#### The request
Collect every line of the data below that contains the string "object", copying each such line in full. The match is case-sensitive.

#### Extracted information
— Start —

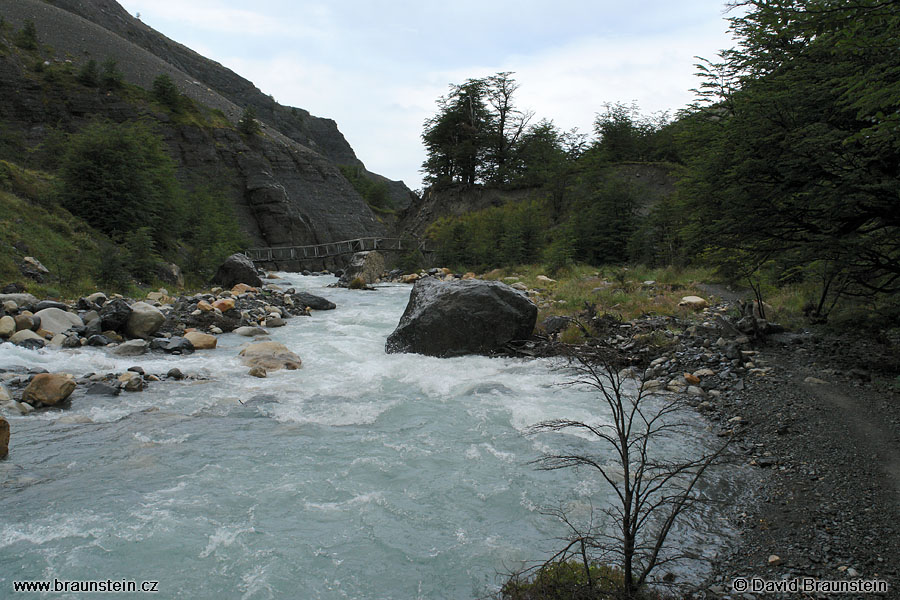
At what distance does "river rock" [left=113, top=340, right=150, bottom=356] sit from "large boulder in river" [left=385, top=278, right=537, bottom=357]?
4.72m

— End —
— Start —

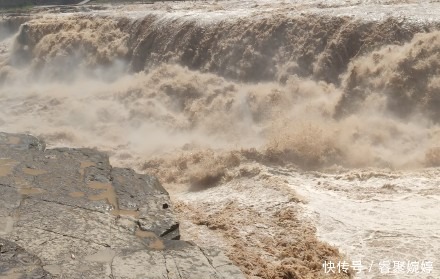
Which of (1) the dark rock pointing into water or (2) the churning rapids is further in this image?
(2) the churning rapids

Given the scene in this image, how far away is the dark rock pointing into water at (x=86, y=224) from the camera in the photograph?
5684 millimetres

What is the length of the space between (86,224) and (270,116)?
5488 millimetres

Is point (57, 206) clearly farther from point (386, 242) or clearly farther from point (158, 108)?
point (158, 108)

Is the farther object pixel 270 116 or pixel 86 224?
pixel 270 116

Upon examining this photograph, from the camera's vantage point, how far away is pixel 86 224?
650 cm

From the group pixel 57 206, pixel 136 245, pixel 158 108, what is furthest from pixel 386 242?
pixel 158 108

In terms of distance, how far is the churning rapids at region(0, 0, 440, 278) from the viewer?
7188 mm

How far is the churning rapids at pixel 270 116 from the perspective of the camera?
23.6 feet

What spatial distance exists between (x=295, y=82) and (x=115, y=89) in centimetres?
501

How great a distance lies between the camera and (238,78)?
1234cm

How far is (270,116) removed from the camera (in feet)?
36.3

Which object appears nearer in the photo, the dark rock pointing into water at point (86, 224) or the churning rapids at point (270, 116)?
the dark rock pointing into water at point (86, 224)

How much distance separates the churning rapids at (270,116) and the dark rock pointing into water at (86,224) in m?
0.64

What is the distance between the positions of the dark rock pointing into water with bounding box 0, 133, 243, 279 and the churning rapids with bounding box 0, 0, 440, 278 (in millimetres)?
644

— End —

#### Complete response
Is the farther object pixel 270 116 or pixel 86 224?
Which object appears nearer in the photo, the dark rock pointing into water at point (86, 224) or the churning rapids at point (270, 116)?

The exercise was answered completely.